According to our observations two different types of correlation between viewing and diagnosing a histological slide exist: The closest correlation occurs if the pathologist dictates his findings when viewing the images. In specific situations, such as cases with multiple resected lymph nodes or cases with several stair cuts, usually all slide will not described. The pathologist only gives a statement that summarises the information of these images. The result is a weak correlation between the information content of an individual image and the image description or diagnosis.

To our knowledge, our system is the first one that automatically correlates the digital pathology report with virtual slides. Beside image parameters such as colour, texture, structure, shapes a real meta information about image content can be extracted. This metadata can be used for a more sophisticated image retrieval, for instance to compare images of a specific case with those of other cases or with reference images.

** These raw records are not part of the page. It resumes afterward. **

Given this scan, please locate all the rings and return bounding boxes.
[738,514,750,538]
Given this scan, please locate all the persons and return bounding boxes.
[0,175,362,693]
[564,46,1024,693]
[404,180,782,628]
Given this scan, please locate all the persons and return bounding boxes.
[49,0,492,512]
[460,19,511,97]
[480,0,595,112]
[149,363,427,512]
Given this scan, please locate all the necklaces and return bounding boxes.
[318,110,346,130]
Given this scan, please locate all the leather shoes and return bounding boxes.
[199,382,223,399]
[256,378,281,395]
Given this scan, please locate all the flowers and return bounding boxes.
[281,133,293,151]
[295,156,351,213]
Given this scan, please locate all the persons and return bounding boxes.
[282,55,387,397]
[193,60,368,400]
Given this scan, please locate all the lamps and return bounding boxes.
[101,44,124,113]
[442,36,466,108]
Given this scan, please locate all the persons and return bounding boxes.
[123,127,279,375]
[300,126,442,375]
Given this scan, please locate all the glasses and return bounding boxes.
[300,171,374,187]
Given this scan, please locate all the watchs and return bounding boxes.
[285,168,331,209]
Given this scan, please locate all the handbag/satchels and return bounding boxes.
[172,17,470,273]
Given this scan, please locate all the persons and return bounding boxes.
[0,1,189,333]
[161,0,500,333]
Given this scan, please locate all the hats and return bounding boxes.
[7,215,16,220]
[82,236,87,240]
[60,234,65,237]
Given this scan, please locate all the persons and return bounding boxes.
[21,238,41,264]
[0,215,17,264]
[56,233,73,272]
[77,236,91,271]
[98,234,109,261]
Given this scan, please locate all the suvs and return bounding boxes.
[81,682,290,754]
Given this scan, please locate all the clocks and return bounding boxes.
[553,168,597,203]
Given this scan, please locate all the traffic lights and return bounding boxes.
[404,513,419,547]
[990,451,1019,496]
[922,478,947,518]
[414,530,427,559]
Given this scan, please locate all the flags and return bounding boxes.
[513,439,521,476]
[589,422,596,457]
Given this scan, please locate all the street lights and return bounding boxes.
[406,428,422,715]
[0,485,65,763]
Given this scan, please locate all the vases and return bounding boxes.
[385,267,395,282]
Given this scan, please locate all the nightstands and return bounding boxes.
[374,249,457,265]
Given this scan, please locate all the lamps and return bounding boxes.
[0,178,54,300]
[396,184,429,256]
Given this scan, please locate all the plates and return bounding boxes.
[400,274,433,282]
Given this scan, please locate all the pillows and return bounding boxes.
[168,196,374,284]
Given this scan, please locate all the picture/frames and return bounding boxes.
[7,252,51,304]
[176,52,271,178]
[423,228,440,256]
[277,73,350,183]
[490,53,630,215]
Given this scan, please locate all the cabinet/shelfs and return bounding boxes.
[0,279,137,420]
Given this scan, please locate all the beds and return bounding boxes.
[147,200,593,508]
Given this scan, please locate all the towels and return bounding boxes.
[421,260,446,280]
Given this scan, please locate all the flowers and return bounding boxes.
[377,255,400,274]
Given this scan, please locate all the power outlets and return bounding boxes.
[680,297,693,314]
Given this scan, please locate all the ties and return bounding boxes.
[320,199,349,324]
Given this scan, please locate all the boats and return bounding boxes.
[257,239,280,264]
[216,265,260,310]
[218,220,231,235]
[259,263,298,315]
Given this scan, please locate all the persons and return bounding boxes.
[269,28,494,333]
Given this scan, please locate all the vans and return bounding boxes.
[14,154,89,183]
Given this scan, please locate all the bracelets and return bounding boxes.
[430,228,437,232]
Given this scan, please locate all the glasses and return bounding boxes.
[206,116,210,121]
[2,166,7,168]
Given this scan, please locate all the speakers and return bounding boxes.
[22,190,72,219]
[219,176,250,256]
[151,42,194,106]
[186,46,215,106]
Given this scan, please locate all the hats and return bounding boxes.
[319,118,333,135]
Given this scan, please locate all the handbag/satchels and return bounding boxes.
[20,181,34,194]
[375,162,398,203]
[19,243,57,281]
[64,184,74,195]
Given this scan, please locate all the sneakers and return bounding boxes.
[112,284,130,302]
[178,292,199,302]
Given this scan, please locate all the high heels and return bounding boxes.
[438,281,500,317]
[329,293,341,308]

In addition to the described image retrieval the ascertained correlation of dictation and observation path can be used for a quality assurance purposes. A supervisor checks the diagnostic path and can estimate which observations were incorrect or false, and how the diagnostic process can be improved. Obviously, the diagnostic path also enhances the velocity and accuracy of the supervisor in finding and controlling histological hallmarks.

Finally, the XML-structure of the pathology report includes a distinguished basic material for linguistic analyses [14], that might be an additional interesting approach for future investigations.